> [WHAT NEEDS TO BE DONE] From the entries that follow, extract each line holding the string "initiateVersion".

━━ MATERIAL FOR THE TASK ━━

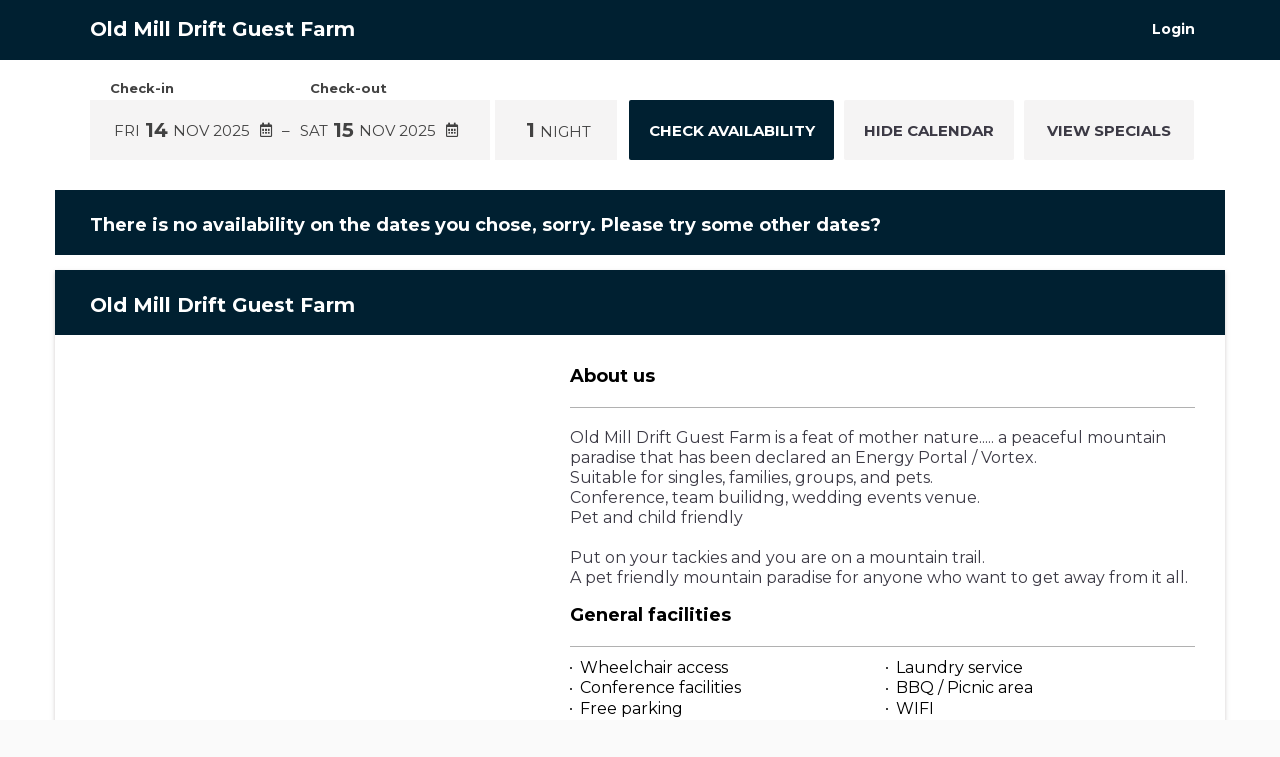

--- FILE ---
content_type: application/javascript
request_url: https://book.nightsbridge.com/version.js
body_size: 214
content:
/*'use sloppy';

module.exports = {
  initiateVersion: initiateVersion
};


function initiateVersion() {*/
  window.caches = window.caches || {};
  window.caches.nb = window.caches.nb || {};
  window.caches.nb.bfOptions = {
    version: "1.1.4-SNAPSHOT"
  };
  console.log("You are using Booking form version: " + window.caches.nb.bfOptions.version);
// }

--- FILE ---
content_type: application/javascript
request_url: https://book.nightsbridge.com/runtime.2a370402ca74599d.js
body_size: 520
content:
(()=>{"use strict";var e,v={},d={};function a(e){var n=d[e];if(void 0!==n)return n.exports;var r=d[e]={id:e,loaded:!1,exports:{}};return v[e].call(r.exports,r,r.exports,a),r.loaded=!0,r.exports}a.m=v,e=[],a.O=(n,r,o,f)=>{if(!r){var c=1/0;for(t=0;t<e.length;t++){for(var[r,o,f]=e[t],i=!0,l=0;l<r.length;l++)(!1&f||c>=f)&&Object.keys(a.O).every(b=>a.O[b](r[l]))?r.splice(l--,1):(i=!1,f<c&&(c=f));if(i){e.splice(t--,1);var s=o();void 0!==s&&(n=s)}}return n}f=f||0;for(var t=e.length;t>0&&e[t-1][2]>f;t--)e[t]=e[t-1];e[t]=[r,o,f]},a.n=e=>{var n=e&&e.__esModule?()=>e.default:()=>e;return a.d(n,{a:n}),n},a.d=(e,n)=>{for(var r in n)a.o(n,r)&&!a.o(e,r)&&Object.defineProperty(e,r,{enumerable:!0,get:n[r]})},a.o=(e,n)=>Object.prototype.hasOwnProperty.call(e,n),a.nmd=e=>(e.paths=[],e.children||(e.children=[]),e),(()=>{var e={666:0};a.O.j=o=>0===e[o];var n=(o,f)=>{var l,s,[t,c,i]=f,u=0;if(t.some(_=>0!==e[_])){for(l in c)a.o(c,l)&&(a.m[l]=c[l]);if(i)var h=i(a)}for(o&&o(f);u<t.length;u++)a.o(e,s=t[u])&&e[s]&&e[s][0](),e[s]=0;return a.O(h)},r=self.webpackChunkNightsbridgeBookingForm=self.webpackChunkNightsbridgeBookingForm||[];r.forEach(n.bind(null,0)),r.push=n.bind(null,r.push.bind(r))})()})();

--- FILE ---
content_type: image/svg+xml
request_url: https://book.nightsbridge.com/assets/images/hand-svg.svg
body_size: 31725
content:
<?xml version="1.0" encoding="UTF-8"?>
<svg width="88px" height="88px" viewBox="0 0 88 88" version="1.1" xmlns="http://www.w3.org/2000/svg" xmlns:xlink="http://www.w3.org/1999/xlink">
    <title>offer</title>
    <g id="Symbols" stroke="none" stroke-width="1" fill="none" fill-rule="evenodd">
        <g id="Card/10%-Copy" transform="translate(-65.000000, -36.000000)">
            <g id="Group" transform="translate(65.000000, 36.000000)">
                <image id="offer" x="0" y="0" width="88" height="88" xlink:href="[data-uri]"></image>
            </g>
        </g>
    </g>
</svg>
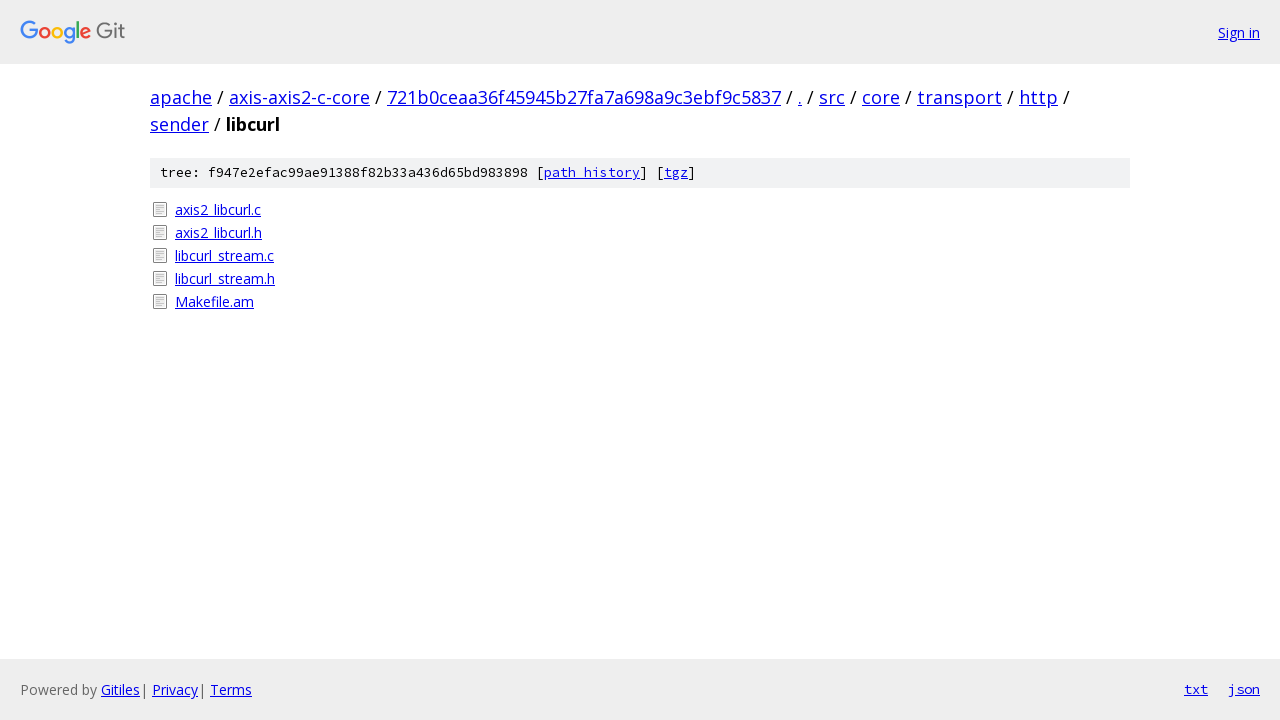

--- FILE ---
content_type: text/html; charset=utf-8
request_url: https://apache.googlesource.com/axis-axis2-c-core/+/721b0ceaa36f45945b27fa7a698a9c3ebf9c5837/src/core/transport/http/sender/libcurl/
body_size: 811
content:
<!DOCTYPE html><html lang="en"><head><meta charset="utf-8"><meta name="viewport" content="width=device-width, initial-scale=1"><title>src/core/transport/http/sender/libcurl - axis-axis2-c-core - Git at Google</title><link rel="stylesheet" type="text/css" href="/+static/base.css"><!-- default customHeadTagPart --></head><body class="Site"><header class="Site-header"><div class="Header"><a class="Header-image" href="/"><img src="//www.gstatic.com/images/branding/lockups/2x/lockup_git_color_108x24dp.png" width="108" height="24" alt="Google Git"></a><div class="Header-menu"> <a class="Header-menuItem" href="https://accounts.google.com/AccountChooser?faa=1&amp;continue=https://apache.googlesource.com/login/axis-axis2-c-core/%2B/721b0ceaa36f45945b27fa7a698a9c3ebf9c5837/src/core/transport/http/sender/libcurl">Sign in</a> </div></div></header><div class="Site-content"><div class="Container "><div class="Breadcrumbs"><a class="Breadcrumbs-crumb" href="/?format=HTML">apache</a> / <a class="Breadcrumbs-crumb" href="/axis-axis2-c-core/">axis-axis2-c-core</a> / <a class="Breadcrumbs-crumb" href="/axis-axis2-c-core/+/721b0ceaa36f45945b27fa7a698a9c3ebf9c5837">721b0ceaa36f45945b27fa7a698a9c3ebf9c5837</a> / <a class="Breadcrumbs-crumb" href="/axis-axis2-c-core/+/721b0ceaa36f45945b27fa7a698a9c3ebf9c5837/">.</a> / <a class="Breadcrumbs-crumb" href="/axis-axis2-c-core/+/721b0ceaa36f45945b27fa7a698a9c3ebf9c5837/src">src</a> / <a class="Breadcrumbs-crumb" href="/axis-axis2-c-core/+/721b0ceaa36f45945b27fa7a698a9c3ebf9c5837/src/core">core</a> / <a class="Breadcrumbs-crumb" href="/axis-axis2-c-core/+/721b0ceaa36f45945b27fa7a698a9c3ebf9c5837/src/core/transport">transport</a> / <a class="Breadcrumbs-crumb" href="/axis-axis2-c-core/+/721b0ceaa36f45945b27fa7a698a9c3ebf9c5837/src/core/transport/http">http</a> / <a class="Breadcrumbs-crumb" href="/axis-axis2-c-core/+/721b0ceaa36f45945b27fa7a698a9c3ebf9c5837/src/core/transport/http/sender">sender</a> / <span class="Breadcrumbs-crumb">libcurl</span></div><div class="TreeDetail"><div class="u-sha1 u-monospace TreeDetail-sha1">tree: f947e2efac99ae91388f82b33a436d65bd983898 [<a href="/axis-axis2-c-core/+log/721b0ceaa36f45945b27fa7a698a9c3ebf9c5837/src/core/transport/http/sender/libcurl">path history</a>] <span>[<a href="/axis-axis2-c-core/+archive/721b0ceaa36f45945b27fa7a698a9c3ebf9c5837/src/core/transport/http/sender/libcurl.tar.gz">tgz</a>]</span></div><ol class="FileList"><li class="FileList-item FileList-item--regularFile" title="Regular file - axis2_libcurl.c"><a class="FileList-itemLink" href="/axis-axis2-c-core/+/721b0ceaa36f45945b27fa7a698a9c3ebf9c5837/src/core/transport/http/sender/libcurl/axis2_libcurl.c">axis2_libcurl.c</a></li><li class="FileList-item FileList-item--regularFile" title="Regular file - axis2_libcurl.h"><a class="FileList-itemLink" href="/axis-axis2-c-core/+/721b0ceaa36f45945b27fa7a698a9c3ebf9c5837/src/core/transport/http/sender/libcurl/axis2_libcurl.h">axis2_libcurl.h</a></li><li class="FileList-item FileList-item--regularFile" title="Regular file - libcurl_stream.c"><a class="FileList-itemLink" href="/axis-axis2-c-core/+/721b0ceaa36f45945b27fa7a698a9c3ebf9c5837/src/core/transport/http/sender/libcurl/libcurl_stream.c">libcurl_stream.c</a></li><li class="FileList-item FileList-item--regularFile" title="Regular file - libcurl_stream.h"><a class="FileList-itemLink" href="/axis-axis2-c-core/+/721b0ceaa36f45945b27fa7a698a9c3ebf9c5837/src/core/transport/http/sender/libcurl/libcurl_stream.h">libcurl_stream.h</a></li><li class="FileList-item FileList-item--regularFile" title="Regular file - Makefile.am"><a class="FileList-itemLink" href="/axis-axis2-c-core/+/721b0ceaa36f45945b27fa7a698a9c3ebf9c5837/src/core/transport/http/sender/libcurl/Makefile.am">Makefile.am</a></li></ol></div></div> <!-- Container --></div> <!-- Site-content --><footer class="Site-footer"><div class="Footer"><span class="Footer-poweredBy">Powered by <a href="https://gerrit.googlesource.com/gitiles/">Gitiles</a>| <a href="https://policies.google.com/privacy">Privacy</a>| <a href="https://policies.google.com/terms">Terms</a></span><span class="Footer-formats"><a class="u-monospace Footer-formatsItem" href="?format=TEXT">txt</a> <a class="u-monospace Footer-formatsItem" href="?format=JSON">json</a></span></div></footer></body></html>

━━━
━━ MATERIAL FOR THE TASK ━━

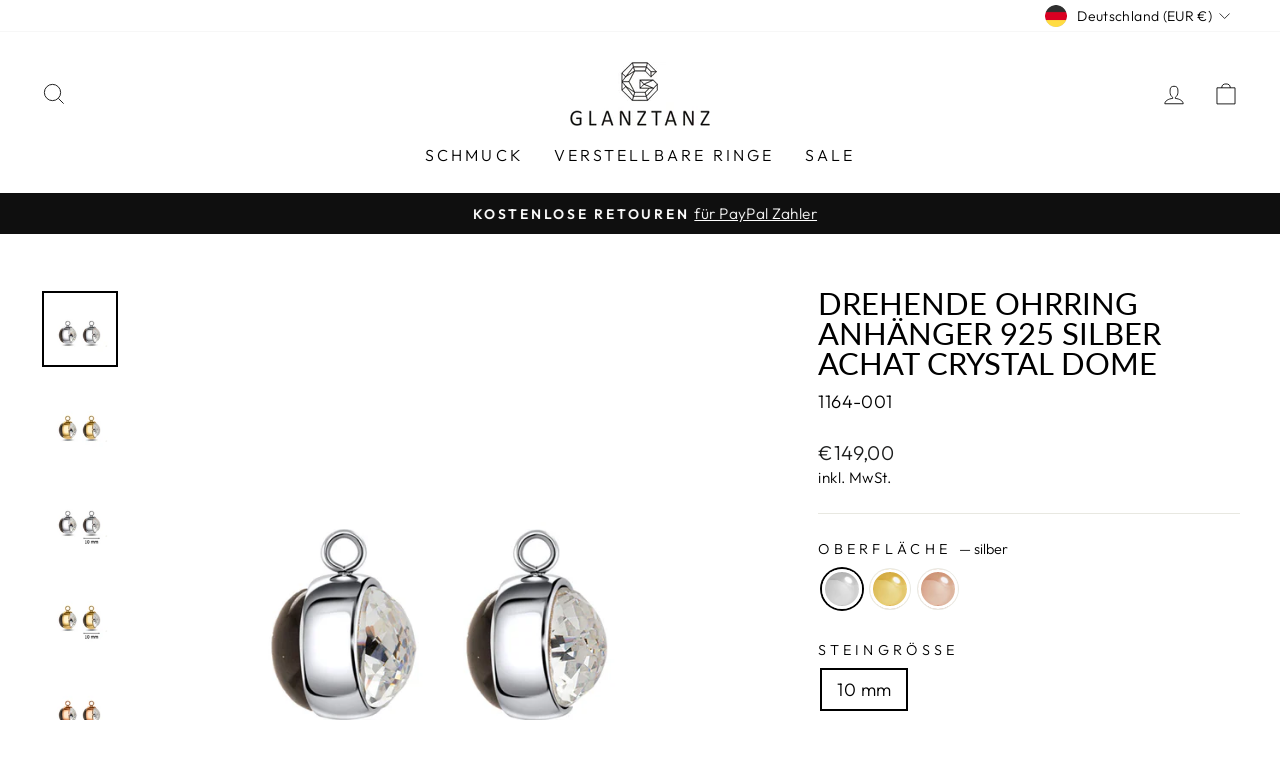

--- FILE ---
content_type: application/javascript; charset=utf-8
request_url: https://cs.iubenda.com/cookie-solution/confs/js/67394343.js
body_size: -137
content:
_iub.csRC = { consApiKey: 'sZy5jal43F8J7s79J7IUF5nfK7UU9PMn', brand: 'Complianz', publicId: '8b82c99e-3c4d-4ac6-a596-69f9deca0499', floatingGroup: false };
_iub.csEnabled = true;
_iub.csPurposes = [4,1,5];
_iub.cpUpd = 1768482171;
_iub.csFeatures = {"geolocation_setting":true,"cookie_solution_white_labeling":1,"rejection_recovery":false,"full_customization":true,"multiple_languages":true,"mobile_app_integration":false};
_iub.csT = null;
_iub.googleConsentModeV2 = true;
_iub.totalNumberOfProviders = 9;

━━━
━━ MATERIAL FOR THE TASK ━━

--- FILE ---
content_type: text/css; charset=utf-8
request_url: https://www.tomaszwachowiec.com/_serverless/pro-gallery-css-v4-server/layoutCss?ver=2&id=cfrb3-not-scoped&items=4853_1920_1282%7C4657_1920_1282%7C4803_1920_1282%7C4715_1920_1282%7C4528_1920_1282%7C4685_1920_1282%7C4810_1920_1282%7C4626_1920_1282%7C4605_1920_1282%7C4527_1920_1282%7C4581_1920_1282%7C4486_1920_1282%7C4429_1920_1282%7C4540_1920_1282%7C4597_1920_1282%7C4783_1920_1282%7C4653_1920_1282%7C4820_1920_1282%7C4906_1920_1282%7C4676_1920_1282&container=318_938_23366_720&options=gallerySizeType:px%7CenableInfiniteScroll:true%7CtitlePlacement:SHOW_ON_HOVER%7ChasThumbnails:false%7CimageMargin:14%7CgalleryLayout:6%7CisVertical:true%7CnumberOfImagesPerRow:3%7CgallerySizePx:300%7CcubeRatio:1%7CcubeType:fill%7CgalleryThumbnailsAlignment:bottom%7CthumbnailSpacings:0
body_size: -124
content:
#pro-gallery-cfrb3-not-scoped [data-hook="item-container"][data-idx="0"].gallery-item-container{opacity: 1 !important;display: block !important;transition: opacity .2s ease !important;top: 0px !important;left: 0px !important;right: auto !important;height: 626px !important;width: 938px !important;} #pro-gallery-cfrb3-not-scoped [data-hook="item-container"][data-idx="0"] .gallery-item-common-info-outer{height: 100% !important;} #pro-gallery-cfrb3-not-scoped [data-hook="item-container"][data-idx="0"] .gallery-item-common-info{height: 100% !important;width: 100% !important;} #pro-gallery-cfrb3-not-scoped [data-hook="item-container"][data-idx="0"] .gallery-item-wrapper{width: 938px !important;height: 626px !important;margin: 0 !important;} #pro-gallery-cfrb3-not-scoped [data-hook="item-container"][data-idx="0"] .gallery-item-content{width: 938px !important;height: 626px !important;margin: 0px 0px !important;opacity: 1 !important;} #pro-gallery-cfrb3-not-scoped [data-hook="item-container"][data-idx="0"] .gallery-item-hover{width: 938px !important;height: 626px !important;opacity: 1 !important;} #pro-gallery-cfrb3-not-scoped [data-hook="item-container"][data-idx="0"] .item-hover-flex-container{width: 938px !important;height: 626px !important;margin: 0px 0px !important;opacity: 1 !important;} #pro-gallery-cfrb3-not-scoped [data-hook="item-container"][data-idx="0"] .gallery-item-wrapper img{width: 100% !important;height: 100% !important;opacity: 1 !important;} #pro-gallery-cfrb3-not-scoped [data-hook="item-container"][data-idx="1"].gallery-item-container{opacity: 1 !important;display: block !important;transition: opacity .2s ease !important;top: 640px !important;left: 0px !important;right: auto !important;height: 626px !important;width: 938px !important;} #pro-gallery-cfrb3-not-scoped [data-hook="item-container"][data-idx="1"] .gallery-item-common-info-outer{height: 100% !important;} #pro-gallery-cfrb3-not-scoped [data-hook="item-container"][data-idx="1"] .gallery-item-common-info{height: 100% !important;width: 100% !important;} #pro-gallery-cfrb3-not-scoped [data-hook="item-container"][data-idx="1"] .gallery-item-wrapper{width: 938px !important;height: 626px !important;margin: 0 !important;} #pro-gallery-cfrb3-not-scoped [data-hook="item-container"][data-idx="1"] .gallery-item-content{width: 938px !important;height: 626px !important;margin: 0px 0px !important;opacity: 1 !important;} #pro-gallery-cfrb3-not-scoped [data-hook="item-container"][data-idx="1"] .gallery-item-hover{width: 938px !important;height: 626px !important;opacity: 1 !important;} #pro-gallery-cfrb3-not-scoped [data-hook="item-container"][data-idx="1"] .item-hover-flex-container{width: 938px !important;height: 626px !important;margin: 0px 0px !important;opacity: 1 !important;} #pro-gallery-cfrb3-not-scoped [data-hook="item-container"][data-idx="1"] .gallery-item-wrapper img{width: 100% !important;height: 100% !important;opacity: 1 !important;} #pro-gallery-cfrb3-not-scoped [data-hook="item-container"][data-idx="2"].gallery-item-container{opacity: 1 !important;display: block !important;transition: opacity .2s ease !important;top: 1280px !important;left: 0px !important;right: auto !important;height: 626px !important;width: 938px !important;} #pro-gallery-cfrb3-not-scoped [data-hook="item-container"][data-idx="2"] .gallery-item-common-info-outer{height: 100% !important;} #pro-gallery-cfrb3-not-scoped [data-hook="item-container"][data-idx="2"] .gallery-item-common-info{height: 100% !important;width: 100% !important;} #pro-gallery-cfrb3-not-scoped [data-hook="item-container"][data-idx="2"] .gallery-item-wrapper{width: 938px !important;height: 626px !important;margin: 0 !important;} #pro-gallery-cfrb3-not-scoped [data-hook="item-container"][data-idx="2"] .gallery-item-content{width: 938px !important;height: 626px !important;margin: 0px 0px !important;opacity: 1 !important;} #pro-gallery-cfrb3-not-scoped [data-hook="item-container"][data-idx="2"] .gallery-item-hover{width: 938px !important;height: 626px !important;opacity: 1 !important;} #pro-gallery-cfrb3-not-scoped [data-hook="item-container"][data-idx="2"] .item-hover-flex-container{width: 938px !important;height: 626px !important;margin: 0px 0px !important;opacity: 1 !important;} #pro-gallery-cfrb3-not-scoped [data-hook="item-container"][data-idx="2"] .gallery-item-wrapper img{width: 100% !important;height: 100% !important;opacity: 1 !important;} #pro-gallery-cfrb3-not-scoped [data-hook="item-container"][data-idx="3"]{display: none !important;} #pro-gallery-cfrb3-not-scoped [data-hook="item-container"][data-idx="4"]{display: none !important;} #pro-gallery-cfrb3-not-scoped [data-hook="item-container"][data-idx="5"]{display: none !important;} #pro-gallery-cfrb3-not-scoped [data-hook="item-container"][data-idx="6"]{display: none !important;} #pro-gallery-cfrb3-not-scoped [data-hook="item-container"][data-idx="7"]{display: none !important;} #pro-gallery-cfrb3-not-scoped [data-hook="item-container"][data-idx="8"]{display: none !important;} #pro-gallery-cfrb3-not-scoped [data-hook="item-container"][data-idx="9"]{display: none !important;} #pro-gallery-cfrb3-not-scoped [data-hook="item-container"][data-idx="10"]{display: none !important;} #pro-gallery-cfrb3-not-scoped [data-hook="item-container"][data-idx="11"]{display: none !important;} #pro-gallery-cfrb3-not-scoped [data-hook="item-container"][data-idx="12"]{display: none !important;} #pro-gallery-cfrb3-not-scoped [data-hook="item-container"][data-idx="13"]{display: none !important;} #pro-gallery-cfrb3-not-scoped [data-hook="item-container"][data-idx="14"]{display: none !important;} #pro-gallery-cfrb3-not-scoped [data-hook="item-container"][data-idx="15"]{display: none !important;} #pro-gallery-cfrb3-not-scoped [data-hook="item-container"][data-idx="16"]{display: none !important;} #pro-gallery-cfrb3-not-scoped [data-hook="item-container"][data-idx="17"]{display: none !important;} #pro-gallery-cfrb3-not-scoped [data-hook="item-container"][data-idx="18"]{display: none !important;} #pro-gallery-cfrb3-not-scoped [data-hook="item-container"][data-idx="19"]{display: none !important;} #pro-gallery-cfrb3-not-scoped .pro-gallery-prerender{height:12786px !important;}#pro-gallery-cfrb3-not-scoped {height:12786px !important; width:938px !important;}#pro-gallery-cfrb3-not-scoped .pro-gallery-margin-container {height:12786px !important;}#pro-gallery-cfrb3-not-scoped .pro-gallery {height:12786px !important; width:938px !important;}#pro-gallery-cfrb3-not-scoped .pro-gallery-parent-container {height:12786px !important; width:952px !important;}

━━━

> [EXPECTED OUTPUT]
  initiateVersion: initiateVersion
function initiateVersion() {*/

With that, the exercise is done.